EJERCICIO PROPUESTO 1
Devuelve tal cual el fragmento del texto sobre la celebración eucarística para las familias que empieza con las palabras que contienen "Managua, miércoles 7" y termina con "de una boda.".
======== PÁGINA
CELEBRACIÓN EUCARÍSTICA PARA LAS FAMILIAS

EN EL PARQUE MALECÓN





Managua, miércoles 7 de febrero de 1996



Amados hermanos en el episcopado,
queridas familias de Nicaragua:

«Hubo una boda en Caná de Galilea, a la cual asistió la madre de Jesús. Este y sus discípulos también fueron invitados» (Jn 2,1-2).

1. Así leemos en el Evangelio de san Juan sobre la «primera de sus señales milagrosas», que Jesús de Nazaret hizo con ocasión de una boda.

Quiero detenerme ahora en esta invitación, porque yo también he venido a Nicaragua, invitado por las Autoridades supremas de vuestro país y por los Pastores de la Iglesia católica. Ha sido una invitación particularmente cálida y cordial, que agradezco profundamente. Esta visita se desarrolla en circunstancias muy distintas de la anterior. Quienes recuerdan la de hace 13 años, saben que el Papa vino a Nicaragua y celebró la Santa Misa, aunque no pudo encontrarse realmente con la gente. Desde entonces han cambiado muchas cosas en Nicaragua. Por eso, tanto vuestra nación como el Papa mismo deseaban vivamente tener la ocasión de una nueva visita pastoral, que fuera un verdadero encuentro. Para ello se han esforzado tanto la Presidente de la República como el Cardenal Miguel Obando Bravo, junto con todo el Episcopado de Nicaragua. Por lo cual, me es grato poder corresponder hoy a vuestra invitación y estar entre vosotros celebrando esta Eucaristía en un clima positivamente cambiado.

2. De mi visita anterior recuerdo un eslogan muy repetido: «¡Queremos la paz!». Gracias a la Divina Providencia la paz ha vuelto a vuestro país. Sí, la paz ha vuelto a Nicaragua, y a toda América Central. Esto me ha movido a visitar de nuevo al menos algunos países de esta parte del Continente Americano, y en particular Nicaragua. La paz ha vuelto. Al mismo tiempo, han tenido lugar profundas transformaciones en América Central, como en todo el mundo. Los habitantes de Nicaragua pueden gozar ahora de una auténtica libertad religiosa. Al clamor de entonces: «¡Queremos la paz! », quiero responder hoy con este nuevo clamor: María, Reina de la paz, te damos gracias por la paz y la libertad de que gozan los países de América Central. Desde aquí, la capital de vuestro país, saludo a todos los países de esta área, y auguro una paz duradera y un desarrollo progresivo para estas Naciones, así como deseo para la Iglesia que desde hace siglos está presente en ellas, que pueda seguir llevando a cabo más eficazmente su labor evangelizadora.
================
======== MATERIAL EXTRAÍDO
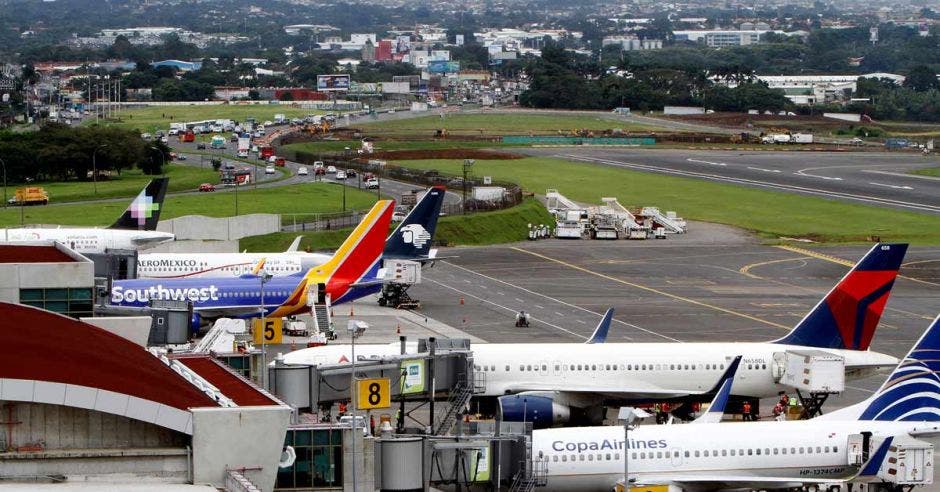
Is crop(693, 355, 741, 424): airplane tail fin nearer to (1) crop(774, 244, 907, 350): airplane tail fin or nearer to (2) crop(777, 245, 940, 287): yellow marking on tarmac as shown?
(1) crop(774, 244, 907, 350): airplane tail fin

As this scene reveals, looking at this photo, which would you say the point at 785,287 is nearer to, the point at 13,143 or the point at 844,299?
the point at 844,299

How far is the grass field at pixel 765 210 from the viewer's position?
506ft

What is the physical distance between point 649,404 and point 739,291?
2006 inches

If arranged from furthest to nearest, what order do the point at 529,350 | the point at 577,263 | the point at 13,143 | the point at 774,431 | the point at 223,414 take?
the point at 13,143 → the point at 577,263 → the point at 529,350 → the point at 774,431 → the point at 223,414

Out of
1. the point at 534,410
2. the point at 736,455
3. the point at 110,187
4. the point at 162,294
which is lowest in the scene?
the point at 110,187

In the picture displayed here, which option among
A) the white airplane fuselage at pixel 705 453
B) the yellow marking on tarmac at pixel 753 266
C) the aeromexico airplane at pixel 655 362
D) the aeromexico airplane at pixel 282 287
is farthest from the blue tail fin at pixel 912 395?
the yellow marking on tarmac at pixel 753 266

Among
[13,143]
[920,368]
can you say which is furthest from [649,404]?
[13,143]

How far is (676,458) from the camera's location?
51.8 meters

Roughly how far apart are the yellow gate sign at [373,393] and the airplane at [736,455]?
4997mm

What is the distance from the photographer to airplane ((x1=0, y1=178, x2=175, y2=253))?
4195 inches

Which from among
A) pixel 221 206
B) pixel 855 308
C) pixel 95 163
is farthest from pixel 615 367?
pixel 95 163

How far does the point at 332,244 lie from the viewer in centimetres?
13400

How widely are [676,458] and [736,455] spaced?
6.69 feet

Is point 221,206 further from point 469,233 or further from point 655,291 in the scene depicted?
point 655,291
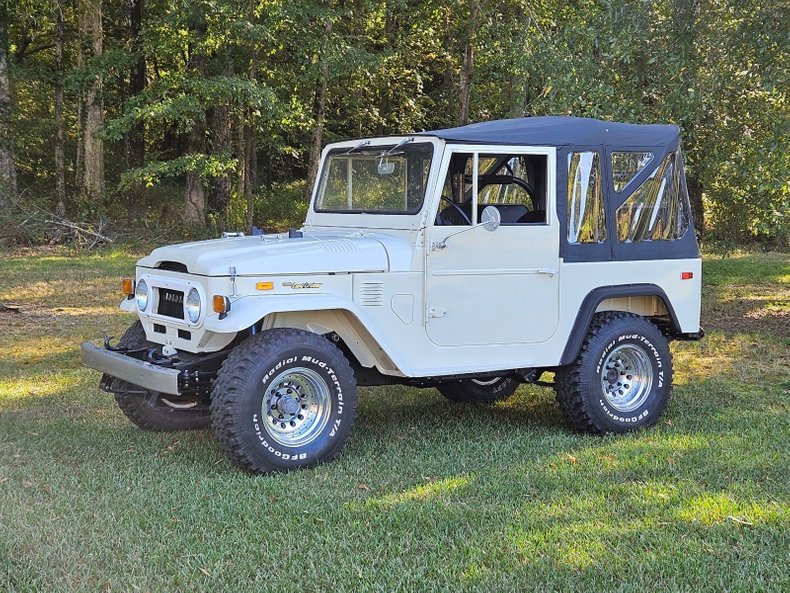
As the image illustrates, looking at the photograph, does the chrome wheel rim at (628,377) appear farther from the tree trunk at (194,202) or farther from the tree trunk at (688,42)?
the tree trunk at (194,202)

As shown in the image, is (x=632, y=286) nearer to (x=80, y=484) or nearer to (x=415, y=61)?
(x=80, y=484)

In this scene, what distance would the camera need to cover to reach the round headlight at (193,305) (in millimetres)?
5141

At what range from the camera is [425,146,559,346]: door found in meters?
5.59

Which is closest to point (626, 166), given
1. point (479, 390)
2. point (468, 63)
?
point (479, 390)

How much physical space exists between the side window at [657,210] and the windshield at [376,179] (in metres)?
1.57

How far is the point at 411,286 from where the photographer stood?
5.50 meters

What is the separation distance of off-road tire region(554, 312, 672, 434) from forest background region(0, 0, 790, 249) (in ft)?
12.7

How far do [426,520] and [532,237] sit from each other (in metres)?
2.29

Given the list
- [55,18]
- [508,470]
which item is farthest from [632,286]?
[55,18]

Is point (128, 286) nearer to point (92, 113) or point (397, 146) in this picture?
point (397, 146)

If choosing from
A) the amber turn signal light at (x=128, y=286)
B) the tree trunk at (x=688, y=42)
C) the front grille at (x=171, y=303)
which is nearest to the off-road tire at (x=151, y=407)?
the amber turn signal light at (x=128, y=286)

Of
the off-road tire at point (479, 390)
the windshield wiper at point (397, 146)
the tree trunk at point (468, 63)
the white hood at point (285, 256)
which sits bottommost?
the off-road tire at point (479, 390)

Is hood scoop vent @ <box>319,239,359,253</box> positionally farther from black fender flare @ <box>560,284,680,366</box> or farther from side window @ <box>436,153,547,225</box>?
black fender flare @ <box>560,284,680,366</box>

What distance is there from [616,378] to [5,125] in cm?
1745
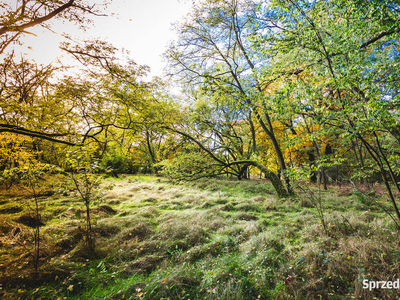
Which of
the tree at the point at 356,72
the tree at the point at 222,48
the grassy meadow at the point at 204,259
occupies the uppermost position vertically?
the tree at the point at 222,48

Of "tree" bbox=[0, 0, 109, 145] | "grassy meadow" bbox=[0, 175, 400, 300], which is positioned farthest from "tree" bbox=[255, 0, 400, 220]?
"tree" bbox=[0, 0, 109, 145]

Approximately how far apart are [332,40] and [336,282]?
157 inches

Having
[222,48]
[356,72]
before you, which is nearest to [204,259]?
[356,72]

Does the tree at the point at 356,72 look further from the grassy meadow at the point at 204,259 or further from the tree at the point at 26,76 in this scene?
the tree at the point at 26,76

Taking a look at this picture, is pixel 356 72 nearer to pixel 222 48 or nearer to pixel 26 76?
pixel 222 48

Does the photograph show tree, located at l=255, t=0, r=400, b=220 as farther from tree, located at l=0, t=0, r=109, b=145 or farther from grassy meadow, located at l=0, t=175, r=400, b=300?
tree, located at l=0, t=0, r=109, b=145

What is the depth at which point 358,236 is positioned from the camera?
3205 mm

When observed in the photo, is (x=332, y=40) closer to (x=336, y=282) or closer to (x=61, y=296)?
(x=336, y=282)

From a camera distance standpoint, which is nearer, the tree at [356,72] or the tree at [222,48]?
the tree at [356,72]

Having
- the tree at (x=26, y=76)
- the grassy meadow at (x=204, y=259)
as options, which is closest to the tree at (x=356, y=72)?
the grassy meadow at (x=204, y=259)

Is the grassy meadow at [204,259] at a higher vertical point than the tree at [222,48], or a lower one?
lower

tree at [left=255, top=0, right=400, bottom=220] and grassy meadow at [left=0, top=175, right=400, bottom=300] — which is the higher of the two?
tree at [left=255, top=0, right=400, bottom=220]

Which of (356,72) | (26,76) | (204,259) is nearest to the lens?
(356,72)

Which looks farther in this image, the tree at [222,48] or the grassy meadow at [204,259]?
the tree at [222,48]
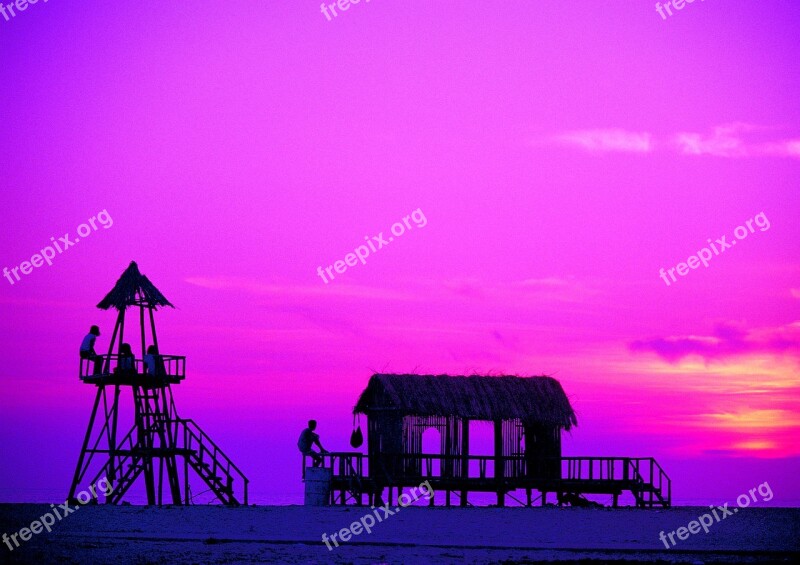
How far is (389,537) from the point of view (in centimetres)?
2784

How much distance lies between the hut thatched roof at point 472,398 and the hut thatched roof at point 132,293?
786cm

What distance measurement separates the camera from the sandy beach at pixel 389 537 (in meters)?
24.1

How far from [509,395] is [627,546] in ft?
58.1

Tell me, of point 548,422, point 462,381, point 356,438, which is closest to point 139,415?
Result: point 356,438

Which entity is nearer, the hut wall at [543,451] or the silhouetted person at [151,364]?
the silhouetted person at [151,364]

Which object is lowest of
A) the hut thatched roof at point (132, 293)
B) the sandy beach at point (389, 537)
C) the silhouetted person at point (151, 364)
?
the sandy beach at point (389, 537)

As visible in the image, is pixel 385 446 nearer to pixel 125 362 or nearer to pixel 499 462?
pixel 499 462

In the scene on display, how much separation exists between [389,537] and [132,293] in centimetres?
1954

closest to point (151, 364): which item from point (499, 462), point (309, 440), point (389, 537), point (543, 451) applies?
point (309, 440)

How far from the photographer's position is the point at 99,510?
35250mm

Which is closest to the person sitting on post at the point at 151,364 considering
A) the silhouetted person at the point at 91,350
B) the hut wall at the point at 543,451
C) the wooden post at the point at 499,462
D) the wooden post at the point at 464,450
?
the silhouetted person at the point at 91,350

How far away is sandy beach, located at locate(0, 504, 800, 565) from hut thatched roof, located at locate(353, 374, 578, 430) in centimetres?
591

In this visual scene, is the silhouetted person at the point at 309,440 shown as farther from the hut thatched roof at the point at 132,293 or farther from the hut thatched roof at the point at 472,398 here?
the hut thatched roof at the point at 132,293
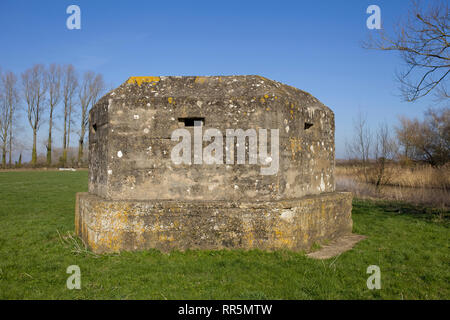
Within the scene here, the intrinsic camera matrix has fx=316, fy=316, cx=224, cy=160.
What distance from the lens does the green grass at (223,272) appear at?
3689mm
================
EJERCICIO PROPUESTO 2
Enumera, copiándolas sin cambios, todas las líneas de los registros de arriba que contengan la palabra "lowest".

RESPUESTA 1
Managua, miércoles 7 de febrero de 1996



Amados hermanos en el episcopado,
queridas familias de Nicaragua:

«Hubo una boda en Caná de Galilea, a la cual asistió la madre de Jesús. Este y sus discípulos también fueron invitados» (Jn 2,1-2).

1. Así leemos en el Evangelio de san Juan sobre la «primera de sus señales milagrosas», que Jesús de Nazaret hizo con ocasión de una boda.

RESPUESTA 2
which is lowest in the scene?
Which object is lowest of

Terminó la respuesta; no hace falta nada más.